L’IA non “pensa” come noi: aggrega, confronta e restituisce ciò che emerge dalle fonti. Se il 98% delle fonti dice una cosa, quella presenterà: Darwin fonda la teoria dell’evoluzione. Ma se mostri che la minoranza propone evidenze solide, rivaluta e pesa pro e contro, e ti dà risposte più articolate. Se coincidono con la tua opinione, ovviamente ne sei gratificato: Darwin fonda la teoria dell’ecologia. Nelle versioni pro (le uniche affidabili) l’IA fornisce anche le referenze bibliografiche, e il link che porta alle fonti da cui ha attinto le informazioni: una possibilità preziosissima di verificare l’attendibilità di quel che racconta.

Si può insistere, chiedendone altre che, magari, dicono il contrario. E lei, se sono disponibili in rete, le trova. In questo modo, gradualmente, vi mette in grado di farvi un’opinione basata su fonti. Le ho anche chiesto a quali editori avrei potuto proporre il mio libro. Prima ancora, mi ha dato un elenco di agenti letterari. Poi mi ha fatto il nome di tre case editrici. Mi ha anche chiesto se volevo una lettera di presentazione del libro. Perché no? Le ho chiesto di prepararmela, anche solo per curiosità. Ha fatto l’elenco di una serie di autori, che non ho citato, che potrebbero aver espresso, almeno in parte, concetti analoghi ai miei. E sono proprio gli autori che mi hanno ispirato, alcuni dei quali sono stati miei amici. Il che significa che ha preso il contenuto del mio libro e lo ha confrontato con la moltitudine di libri che soddisfano il suo criterio di ricerca, probabilmente basato su parole chiave che lei ha estratto.

Quanto ci avrei messo a fare altrettanto? Non ha tirato fuori nomi famosissimi. Pochi conoscono, oramai, l’opera di Rupert Riedl, ad esempio.
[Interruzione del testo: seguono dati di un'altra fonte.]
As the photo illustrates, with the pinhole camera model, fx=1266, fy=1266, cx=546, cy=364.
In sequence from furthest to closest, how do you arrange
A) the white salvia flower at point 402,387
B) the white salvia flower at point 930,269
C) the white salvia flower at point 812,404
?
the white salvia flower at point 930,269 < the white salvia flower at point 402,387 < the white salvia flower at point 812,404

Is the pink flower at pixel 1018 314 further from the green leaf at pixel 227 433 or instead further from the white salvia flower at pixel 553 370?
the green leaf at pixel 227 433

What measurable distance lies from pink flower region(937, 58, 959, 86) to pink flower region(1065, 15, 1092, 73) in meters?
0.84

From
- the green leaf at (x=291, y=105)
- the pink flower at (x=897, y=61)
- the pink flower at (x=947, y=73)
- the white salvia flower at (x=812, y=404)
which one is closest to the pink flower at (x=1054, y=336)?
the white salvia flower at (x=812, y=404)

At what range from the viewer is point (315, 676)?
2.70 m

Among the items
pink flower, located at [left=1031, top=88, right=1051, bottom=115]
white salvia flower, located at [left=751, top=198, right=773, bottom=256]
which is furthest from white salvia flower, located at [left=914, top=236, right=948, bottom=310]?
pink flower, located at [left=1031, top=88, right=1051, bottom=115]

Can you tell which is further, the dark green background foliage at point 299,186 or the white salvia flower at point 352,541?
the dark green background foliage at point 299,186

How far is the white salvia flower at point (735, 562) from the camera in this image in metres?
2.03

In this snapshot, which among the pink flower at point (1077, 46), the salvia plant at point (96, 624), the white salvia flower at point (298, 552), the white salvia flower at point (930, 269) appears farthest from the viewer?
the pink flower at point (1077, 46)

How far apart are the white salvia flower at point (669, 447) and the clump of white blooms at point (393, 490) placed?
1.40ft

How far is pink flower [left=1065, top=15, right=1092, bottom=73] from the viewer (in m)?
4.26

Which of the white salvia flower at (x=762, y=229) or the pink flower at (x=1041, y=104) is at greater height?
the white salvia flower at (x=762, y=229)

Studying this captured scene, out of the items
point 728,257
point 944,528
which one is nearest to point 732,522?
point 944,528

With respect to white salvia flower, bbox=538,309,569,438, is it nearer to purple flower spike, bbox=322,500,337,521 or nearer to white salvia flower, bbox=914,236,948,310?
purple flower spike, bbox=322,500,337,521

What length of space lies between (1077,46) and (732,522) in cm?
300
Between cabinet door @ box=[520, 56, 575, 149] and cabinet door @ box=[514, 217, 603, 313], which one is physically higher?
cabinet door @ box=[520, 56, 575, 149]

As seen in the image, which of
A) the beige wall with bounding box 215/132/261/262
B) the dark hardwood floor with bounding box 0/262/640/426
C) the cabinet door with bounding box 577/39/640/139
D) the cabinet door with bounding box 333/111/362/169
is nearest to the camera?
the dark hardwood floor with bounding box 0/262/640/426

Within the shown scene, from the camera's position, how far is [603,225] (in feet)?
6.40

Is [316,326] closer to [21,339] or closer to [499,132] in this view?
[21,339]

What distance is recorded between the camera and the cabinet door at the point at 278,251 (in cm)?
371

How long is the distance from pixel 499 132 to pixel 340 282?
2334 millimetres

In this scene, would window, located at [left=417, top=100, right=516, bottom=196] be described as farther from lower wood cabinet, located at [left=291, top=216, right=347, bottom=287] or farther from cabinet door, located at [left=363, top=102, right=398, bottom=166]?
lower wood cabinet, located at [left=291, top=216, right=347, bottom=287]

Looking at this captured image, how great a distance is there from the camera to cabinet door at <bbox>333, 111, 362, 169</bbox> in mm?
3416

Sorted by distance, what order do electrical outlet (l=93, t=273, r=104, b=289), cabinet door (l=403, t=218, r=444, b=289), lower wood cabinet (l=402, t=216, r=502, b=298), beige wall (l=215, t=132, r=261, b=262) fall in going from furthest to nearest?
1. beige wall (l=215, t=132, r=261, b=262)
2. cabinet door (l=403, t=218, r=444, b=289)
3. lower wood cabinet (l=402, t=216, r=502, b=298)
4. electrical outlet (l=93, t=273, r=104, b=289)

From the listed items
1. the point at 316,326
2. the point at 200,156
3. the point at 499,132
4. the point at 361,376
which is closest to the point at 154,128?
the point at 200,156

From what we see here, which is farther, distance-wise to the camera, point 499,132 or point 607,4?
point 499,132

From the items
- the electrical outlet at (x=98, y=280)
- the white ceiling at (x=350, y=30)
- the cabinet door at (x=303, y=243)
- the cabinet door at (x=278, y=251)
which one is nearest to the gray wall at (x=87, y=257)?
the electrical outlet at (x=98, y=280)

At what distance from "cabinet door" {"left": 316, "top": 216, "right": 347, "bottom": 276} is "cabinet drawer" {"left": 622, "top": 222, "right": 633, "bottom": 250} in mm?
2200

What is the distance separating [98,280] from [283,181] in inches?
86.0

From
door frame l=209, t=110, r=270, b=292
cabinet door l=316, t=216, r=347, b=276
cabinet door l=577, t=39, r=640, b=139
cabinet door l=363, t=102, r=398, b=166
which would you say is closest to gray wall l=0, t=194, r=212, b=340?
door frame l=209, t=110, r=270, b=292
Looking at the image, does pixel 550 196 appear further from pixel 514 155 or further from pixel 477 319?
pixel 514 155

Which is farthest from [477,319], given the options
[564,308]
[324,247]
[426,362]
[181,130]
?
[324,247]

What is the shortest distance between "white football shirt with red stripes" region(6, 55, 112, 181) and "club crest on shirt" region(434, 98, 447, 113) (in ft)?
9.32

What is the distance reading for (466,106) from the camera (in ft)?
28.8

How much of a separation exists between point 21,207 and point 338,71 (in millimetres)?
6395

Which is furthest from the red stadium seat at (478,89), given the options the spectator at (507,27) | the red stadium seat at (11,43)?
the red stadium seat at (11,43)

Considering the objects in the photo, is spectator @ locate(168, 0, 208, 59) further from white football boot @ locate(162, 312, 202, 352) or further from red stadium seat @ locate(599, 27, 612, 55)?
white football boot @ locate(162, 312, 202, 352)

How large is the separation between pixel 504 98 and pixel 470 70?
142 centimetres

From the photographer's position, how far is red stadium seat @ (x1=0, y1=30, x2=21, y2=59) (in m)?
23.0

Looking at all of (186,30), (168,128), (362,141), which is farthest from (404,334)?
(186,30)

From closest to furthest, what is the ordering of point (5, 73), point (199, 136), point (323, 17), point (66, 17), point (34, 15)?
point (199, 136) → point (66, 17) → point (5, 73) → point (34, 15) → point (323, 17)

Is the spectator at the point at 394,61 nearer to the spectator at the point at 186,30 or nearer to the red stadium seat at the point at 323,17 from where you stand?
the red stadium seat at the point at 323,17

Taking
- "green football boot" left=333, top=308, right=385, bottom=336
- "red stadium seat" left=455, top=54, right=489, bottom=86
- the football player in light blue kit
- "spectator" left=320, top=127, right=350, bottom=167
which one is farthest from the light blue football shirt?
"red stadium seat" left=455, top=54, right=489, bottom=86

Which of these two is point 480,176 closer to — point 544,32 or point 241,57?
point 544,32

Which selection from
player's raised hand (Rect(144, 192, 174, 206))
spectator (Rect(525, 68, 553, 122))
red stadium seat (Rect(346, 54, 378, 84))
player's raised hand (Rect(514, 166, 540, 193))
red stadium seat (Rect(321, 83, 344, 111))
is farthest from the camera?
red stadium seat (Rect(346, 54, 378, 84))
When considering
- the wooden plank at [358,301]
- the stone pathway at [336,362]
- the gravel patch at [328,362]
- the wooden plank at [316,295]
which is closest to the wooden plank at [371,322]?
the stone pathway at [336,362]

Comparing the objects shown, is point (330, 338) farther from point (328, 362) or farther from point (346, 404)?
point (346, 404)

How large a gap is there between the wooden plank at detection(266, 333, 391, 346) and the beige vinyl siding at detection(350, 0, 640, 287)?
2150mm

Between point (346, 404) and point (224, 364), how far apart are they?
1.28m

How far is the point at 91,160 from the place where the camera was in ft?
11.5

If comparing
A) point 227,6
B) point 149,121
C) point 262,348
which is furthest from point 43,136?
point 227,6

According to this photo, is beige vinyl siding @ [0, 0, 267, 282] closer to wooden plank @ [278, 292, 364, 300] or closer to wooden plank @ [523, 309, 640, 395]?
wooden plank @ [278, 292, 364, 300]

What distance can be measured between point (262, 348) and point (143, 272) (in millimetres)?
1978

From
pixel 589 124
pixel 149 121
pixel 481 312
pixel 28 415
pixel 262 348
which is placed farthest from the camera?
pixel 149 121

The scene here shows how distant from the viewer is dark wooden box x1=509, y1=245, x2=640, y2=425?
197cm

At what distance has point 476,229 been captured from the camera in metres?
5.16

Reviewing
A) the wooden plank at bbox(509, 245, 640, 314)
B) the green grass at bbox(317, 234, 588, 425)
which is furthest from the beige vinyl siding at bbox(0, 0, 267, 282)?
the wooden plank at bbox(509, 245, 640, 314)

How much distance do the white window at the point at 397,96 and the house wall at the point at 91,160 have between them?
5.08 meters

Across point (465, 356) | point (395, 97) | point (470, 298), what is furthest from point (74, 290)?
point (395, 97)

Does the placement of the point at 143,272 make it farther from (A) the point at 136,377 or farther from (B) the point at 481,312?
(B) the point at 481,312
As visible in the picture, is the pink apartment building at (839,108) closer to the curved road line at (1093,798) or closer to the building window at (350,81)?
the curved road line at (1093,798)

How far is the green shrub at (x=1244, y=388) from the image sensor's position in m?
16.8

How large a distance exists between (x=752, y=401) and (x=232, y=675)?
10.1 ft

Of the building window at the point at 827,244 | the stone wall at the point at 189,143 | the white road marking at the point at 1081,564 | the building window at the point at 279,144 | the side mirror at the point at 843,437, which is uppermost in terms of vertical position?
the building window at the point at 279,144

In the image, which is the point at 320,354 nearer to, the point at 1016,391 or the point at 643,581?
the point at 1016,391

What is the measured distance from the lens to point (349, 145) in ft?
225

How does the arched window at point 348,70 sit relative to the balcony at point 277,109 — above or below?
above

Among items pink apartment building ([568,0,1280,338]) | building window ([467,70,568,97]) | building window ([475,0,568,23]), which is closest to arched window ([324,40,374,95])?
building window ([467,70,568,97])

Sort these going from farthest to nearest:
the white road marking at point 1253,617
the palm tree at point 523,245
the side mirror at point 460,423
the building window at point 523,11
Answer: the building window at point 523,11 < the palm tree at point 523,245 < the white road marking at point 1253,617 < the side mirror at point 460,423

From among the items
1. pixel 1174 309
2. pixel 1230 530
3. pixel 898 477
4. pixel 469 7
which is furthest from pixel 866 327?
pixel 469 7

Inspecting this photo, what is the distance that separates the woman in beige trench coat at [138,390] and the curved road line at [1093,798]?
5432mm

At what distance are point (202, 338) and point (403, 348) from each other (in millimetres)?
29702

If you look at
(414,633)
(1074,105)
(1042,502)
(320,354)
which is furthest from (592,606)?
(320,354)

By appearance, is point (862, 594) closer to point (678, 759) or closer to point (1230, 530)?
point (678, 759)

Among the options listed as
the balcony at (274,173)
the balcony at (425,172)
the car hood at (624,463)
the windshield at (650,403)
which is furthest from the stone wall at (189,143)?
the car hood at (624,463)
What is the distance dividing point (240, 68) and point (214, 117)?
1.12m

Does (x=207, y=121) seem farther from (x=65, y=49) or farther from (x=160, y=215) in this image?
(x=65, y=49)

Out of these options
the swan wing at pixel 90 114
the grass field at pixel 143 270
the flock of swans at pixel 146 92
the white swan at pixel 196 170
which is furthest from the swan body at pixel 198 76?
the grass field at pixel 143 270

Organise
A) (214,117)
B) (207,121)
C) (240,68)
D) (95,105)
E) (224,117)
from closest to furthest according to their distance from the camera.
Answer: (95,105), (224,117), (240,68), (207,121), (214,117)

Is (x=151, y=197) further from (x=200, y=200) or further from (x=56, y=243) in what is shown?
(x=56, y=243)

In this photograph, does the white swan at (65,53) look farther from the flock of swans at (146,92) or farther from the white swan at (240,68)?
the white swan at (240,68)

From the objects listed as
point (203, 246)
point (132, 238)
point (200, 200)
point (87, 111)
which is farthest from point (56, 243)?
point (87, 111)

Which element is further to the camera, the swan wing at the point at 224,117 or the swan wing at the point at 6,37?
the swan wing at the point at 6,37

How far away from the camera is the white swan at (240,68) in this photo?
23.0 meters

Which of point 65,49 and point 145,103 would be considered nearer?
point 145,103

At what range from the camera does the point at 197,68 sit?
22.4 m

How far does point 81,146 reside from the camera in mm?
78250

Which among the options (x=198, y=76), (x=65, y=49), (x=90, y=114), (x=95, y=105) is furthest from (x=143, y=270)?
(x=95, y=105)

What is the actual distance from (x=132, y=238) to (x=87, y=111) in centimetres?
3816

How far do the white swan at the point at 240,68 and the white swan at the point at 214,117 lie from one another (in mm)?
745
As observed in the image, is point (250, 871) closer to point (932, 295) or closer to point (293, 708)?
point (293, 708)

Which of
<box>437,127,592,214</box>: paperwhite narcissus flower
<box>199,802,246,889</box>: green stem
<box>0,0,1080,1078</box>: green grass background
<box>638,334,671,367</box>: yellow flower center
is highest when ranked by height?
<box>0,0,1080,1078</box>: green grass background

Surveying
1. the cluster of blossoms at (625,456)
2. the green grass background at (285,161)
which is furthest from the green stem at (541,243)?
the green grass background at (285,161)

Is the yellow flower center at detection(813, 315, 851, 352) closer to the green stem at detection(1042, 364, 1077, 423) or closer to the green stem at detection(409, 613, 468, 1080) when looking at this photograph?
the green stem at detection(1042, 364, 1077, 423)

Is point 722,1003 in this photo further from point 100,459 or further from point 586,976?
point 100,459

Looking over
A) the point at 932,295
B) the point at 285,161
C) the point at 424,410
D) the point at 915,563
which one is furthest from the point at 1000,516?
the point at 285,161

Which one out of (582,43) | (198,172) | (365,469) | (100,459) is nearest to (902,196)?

L’IA la conosce. E al vedere il mio amico Rupert, che quest’anno avrebbe fatto 100 anni, mi ha confortato: la mia assistente è preparata. Lo conosce e lo riconosce.

Ora, potrei fare un’operazione inversa e chiederle di scrivere il mio libro, dandole solo i titoli dei vari capitoli, per vedere se lo svilupperebbe come l’ho sviluppato io. Ovviamente non lo farebbe. Ma le ho chiesto di scrivere l’ultimo capitolo, cercando di utilizzare il mio stile, quello con cui ho scritto il libro, rimettendone insieme il filo logico in poche pagine. Lo ha fatto. Il filo logico c’era, ma lo stile non era il mio: era lo stile ChatGpt. Perfetto, “liscio”, con le parole giuste nel posto giusto. Un po’ come quegli attori che “recitano” tanto sono impeccabili, mentre gli attori veramente bravi non ti fanno percepire che stanno recitando. L’IA “si vede che recita”. Non potete pensare che scriva al posto vostro.

Quell’ultimo capitolo l’ho rivoltato come un calzino, ma averlo mi è stato molto utile. L’IA ha un filo logico, una grammatica impeccabile… ma non ha stile. È uno strumento potentissimo se lo usi con criterio, una iattura se diventa un sostituto del tuo pensiero.